▶ **ASSIGNED TASK 1**
Write out everything in the plasma donation piece from "So it is armed" down to "475,000 people worldwide.".
▶ **ASSIGNED TASK 2**
In the plasma donation piece, condense the paragraph that begins "The process is actually wildly cool" into a short bulleted list that keeps its main facts.

▶ **PAGE EXTRACT**

As a journalist, you learn never to make the story about yourself. It is instead the job of the fourth estate to capture the facts, stories, and quotes from the subjects you're covering on behalf of the readers and viewers you serve.
After I caught the coronavirus earlier this year, I battled with whether or not to reveal my diagnosis, or simply keep my work focused on the latest out of Washington (which at the time, was about the will-they-won't-they world of Congress passing a massive relief bill). But I quickly recognized that I wasn't one of the unlucky ones; instead, I realized that I was one of the very lucky ones who caught the highly-infectious disease but had the platform to share firsthand information about the experience, treatment, and path forward.
So it is armed with that viewpoint that I again share the experience of being a convalescent plasma donor through the American Red Cross, the experimental treatment that has anecdotally helped very severe COVID-19 patients. Earlier this month, I sat for my hour-long blood treatment here at the Charles Drew Center in Washington, and (squeamishly, I must admit) watched as my blood was drawn to access my plasma: the goldish-yellow liquid part of my blood now armed with the precious antibodies needed to defend against a virus that has so far killed more than 475,000 people worldwide.
When your body becomes exposed to a foreign pathogen, it builds up a natural defense in an effort to deactivate that threat; the secret to that defense gets stored in the blood plasma, and the FDA has fast-tracked research into how plasma from former coronavirus patients could help those still going through it. The American Red Cross tells me that to date, they have received convalescent plasma donations from about 7,000 former COVID patients and sent those donations to hospitals all over the country.
The process is actually wildly cool: you get hooked up to a massive centrifuge (or as I call it: a big spinny machine, which unfortunately is not the technical term) that separates the blood from the plasma; your red blood cells, white blood cells, and platelets then get re-entered back into your body, while they separate the plasma to inject into a recipient in need. I hate needles; don't let the fully-tattooed arm I have fool you into thinking otherwise. But the Red Cross provides a movie and a small TV screen to make the hour-long process as painless as possible…complete with cookies and a juice box at the end.
For my story, I spoke with Dr. Erin Goodhue, the executive medical director for the Red Cross. She spoke about the unique challenges of this once-in-a-lifetime pandemic, telling Cheddar, "It's such a new pathogen, we don't yet have the tools appropriately to combat that virus...So we are helping in the FDA's very unprecedented effort to collect convalescent plasma to give to patients with severe COVID-19."

▶ **DATASET ENTRIES**
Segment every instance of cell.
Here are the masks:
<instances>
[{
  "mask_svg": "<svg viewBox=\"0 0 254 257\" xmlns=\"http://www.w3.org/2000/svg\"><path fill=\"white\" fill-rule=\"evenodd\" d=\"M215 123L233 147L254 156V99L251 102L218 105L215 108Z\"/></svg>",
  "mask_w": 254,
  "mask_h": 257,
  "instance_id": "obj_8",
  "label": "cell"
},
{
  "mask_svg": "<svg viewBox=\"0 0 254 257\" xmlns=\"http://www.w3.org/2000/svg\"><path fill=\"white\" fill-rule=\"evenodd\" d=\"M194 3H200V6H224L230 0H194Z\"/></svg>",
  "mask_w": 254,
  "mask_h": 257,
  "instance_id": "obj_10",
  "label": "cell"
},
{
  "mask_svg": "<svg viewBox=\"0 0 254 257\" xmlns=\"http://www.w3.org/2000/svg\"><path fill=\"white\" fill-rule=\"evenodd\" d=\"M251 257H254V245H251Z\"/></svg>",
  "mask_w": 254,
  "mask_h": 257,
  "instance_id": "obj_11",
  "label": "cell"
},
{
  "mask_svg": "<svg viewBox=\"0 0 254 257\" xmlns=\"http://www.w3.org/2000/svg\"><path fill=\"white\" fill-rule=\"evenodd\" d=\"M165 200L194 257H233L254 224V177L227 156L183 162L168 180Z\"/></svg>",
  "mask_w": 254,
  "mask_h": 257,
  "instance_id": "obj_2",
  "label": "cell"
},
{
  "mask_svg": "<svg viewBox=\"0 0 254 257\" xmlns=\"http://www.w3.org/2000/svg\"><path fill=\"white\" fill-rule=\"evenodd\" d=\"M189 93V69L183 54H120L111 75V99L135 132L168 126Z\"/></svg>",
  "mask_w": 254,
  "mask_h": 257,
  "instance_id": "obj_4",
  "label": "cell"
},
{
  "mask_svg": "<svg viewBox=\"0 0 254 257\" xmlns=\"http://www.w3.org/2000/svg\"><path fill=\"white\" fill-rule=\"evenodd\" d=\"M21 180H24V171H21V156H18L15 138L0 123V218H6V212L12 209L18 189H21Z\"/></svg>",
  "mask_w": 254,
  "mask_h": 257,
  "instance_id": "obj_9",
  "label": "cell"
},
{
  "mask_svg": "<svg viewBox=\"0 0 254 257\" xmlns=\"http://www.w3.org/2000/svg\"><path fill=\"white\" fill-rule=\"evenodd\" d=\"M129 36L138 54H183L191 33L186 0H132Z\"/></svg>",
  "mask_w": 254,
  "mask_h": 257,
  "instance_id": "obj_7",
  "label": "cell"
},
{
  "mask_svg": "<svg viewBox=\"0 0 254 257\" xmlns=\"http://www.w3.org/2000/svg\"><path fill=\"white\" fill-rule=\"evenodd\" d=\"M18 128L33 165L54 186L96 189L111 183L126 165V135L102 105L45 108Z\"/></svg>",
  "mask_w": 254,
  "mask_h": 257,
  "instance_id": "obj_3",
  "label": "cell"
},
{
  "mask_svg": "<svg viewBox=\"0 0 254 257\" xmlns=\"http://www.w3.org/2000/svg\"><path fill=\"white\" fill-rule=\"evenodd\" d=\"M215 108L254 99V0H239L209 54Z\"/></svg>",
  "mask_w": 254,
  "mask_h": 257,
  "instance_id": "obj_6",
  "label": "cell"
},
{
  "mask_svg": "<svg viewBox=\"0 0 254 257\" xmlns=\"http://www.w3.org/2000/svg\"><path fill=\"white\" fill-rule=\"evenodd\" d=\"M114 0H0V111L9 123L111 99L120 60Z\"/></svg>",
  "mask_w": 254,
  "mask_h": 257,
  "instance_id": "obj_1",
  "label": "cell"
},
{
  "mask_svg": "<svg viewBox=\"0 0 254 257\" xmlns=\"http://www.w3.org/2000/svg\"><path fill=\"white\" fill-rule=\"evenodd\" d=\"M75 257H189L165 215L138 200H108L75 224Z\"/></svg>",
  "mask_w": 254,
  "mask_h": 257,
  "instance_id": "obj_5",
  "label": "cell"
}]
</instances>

▶ **TASK ANSWER 1**
So it is armed with that viewpoint that I again share the experience of being a convalescent plasma donor through the American Red Cross, the experimental treatment that has anecdotally helped very severe COVID-19 patients. Earlier this month, I sat for my hour-long blood treatment here at the Charles Drew Center in Washington, and (squeamishly, I must admit) watched as my blood was drawn to access my plasma: the goldish-yellow liquid part of my blood now armed with the precious antibodies needed to defend against a virus that has so far killed more than 475,000 people worldwide.

▶ **TASK ANSWER 2**
- The donor is hooked up to a large centrifuge that separates the blood from the plasma.
- Red blood cells, white blood cells, and platelets go back into the donor's body.
- The plasma is kept to give to a recipient in need.
- The writer hates needles despite having a fully tattooed arm.
- The Red Cross offers a movie on a small TV screen during the hour-long process, then cookies and a juice box at the end.